=== Data shown ===
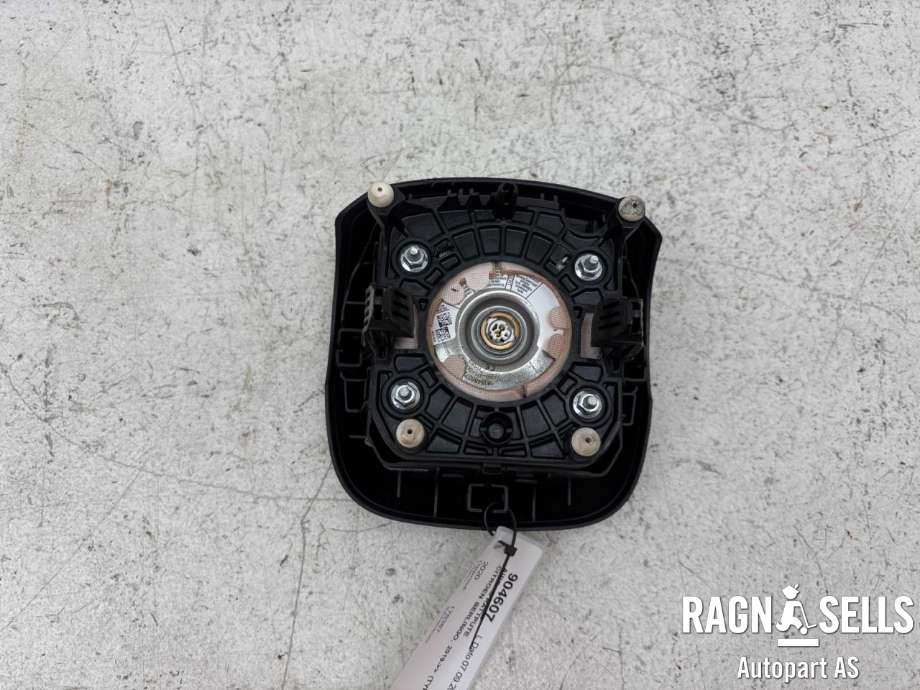Airbag rattpute til Citroën Berlingo 2019-->> (Type III) (N/A|34243062F|5AHE1R|0008421|98185170ZD|986293129|)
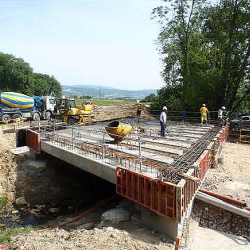 chavanod pont sur le pommier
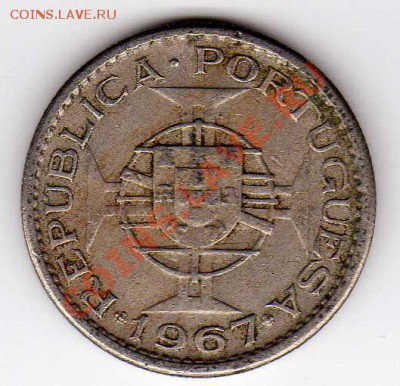 2 эскудо 1967 до 24.09.12 в 22.00мск (2674) - img123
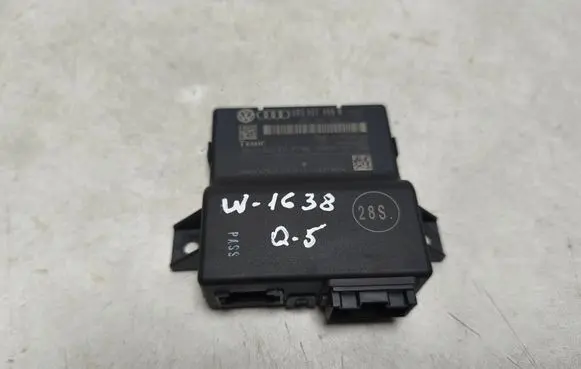 Audi Q5 SQ5 Gateway control module 8R0907468N 8R0907468C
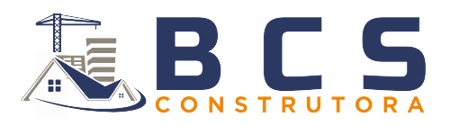 Construtora Bcs logo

=== Task objective ===
Please lay out the records as a JSON list of strings, one string per line, starting from the beginning of the records and going through the line that contains "Audi Q5 SQ5", with blank lines skipped. Leave the pictures out of your answer.

=== Exercise solution ===
[
  "Airbag rattpute til Citroën Berlingo 2019-->> (Type III) (N/A|34243062F|5AHE1R|0008421|98185170ZD|986293129|)",
  " chavanod pont sur le pommier",
  " 2 эскудо 1967 до 24.09.12 в 22.00мск (2674) - img123",
  " Audi Q5 SQ5 Gateway control module 8R0907468N 8R0907468C"
]